Flawless delivery, like flawless skin, is much less interesting. Think of all the boring Saturday Night Live sketches that only get funny when we watch one of the performers fight not to burst out laughing. It’s unexpected. And it’s endearing. The celebrity suddenly becomes human.

One of the reasons I find Sakita’s podcast “delightful” is that she is not afraid to be imperfect. Even though I’ve never met her, when I listen to an episode I feel like I’m gabbing with a girlfriend over tea, not listening to some blow-dried “expert.”

Now, please don’t mistake my praise of imperfection as license to be unprepared. If you stumble over a passage when delivering your speech because something distracted you momentarily—hey, it happens to the best of us. No harm, no foul.

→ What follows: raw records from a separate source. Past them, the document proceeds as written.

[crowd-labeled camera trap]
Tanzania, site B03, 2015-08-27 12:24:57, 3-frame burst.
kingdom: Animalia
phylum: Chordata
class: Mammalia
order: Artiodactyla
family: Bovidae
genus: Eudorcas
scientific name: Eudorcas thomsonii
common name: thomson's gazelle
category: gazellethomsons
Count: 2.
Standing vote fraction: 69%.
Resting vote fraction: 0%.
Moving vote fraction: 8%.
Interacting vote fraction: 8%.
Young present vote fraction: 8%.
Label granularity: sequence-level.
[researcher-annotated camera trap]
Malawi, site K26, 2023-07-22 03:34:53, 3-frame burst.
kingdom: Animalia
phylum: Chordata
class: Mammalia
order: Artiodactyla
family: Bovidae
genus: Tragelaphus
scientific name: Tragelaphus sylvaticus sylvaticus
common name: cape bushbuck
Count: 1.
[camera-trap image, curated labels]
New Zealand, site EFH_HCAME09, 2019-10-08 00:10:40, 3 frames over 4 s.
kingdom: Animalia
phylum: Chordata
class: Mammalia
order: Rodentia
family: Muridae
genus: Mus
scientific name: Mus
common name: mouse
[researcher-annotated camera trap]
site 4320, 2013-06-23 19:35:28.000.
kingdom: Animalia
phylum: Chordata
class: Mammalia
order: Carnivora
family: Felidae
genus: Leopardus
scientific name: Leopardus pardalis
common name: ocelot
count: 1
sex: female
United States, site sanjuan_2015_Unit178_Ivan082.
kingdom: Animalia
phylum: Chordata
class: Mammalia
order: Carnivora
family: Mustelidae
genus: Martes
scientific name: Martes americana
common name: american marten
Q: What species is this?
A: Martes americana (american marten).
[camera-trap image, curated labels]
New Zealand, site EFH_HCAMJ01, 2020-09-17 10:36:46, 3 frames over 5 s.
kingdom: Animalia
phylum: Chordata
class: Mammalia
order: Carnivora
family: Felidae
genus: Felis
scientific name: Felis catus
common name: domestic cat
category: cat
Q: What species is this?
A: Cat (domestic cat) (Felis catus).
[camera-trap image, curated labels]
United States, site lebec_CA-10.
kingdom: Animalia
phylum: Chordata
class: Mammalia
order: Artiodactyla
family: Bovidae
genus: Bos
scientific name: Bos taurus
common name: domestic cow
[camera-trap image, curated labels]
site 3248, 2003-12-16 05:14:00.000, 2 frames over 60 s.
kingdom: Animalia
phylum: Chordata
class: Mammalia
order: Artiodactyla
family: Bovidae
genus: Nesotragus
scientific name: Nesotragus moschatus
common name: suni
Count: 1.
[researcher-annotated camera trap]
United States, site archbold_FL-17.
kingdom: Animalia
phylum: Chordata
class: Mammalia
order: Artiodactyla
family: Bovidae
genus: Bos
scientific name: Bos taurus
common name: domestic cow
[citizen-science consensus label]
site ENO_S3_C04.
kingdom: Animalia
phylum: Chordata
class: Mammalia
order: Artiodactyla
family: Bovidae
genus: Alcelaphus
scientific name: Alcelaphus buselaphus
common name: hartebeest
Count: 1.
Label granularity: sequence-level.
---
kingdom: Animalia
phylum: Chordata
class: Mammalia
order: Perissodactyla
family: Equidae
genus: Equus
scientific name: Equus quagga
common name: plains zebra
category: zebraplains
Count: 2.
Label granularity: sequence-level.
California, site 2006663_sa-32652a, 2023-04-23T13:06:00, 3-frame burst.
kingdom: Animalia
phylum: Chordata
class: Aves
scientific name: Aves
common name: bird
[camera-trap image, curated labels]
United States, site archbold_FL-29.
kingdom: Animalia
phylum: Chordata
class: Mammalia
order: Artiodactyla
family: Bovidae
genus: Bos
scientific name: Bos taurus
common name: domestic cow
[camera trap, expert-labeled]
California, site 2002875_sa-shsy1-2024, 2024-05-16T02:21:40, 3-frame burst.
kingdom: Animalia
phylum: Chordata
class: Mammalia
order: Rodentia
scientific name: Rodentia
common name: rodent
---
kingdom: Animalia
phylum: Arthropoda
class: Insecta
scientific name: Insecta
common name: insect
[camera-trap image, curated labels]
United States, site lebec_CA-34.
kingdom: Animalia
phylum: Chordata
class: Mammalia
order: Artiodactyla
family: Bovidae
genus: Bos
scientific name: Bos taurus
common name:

But if you stumble because you haven’t read the thing before you stepped up to the microphone, shame on you. You’re not respecting your audience, and the time they’ve invested to listen to you.

Prepare to do your best, always—but don’t expect that “your best” will ever be perfect. It won’t be. And that’s probably a good thing.


Seth Godin started a small argument in my house the other day. I had the headphones on, listening to a podcast interview with him—sorry, I can’t remember which one—and at one point, I unleashed a rather loud, “WHOOOOAH.”

Of course the spouse wanted to know what I’d heard.

“Seth Godin just said, ‘Perfect is meaningless if no one sees it.'”

She said, “I disagree.”


The spouse has one of those coder-type jobs—no one sees what she does, but a mistake could gum things up for tens of thousands of people in the organization. So after I got over my initial shock, I understood the perspective.

I explained that Seth was talking more about people like me: I could spend a month crafting the perfect paragraph, but what’s the point if no one but me reads it? Better to ship today and correct, if you need to, tomorrow. Besides, when words interact with people, they form new ideas; some may even be better.

So I let my work go. I blog here daily—some posts undoubtedly better than others—and I meet my clients’ deadlines. Always.

My work may not be perfect, but it’s not meaningless. It gets seen.